Single-family homes also make great rentals for college professors, other university staff, and graduate students, who may take better care of rental properties and stay longer than an undergraduate student.

2. Multi-unit property

Consider a basic multi-unit property, like a duplex, triplex, or quad. These types of properties can yield a better return than a single-family home, because you’ll have more renters in less total square feet. In many cases, you can buy these properties with a single mortgage, which could make them just as affordable as a comparable single-family home.

3. Apartment building

Maybe you have a lot of capital to invest and plan to keep the property for more than a few years. In that case, consider purchasing a larger apartment building (more than four units). Appreciation on multi-unit buildings can be high, as long as you maintain the property and keep vacancies to a minimum.

4. Fixer-upper

If you’re up for a remodel project, shop for a single-family home that you can remodel into a duplex, which could pay off in the long run. Be sure to check the residential zoning laws first.

5. REIT

If you don’t live near a college town but want to take advantage of investing in one, talk to your financial advisor about investing in a Real Estate Investment Trust (REIT) that specializes in college towns.

Managing the property

If you’ve never managed a rental property before, consider managing it yourself. With tools like Cozy, which is free for landlords and property managers, you can save lots of money during the duration of your investment. Or hire a quality manager. Just be sure to do your due diligence before hiring someone.

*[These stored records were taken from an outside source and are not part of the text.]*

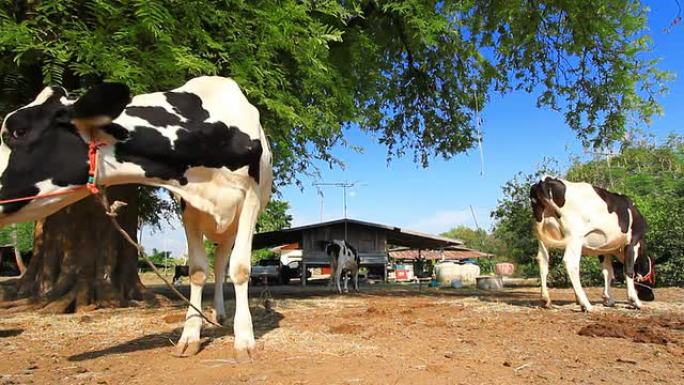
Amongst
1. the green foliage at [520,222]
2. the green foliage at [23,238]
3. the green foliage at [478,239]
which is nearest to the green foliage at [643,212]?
the green foliage at [520,222]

In general, choose properties with basic appliances: a refrigerator, oven, and stove. Renters might consider appliances like dishwashers, garbage disposals, microwaves, and washer/dryers nonessential.

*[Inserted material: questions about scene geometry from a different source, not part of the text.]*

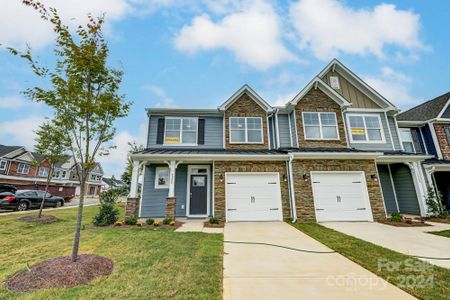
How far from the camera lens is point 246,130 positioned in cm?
1130

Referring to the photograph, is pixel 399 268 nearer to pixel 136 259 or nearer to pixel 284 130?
pixel 136 259

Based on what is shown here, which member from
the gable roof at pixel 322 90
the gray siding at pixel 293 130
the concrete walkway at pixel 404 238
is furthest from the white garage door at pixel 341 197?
the gable roof at pixel 322 90

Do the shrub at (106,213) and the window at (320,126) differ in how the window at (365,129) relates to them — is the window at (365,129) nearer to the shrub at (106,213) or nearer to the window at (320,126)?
the window at (320,126)

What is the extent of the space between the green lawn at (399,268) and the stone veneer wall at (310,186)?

If you’re a college student

If you’re planning to attend college, and have enough money to put a down payment on a home, consider buying an investment property. Owning the property you live in while attending college may pay off big when you graduate.

Instead of paying the equivalent of a mortgage to the university or a landlord, why not purchase an affordable home, get a roommate or two, and pay your own mortgage while you attend college? You can either sell the property and keep your earnings or keep it and rent it out to other students who will continue to pay your mortgage.

What to research before purchasing property in a college town

1. Your long-term plan

How long do you plan to own the property, and what is the recent history of the real estate market in the town?

2. The town

You’ll find better property values in a small college town that’s not near a metropolitan city versus purchasing in cities like Seattle, Denver, or Boston, where property prices are already high. For a good overview of good college towns to invest in, check out Redfin’s picks.

3. The school

Is it growing and expanding? Are buildings being added, either on or off campus? What’s the ratio of students who live on campus to those who live off campus? How much student housing does the school own? Does the school plan to increase or decrease its enrollment? What are the rental rates? What are the cap rates?

4. Differences between private and public schools

Private schools may have lower enrollments and stricter policies on student housing, while public universities may have higher enrollments and more commuter students.

If you haven’t considered owning investment property in a college town, you might want to rethink your strategy. It’s difficult to argue against the earning potential of college town real estate.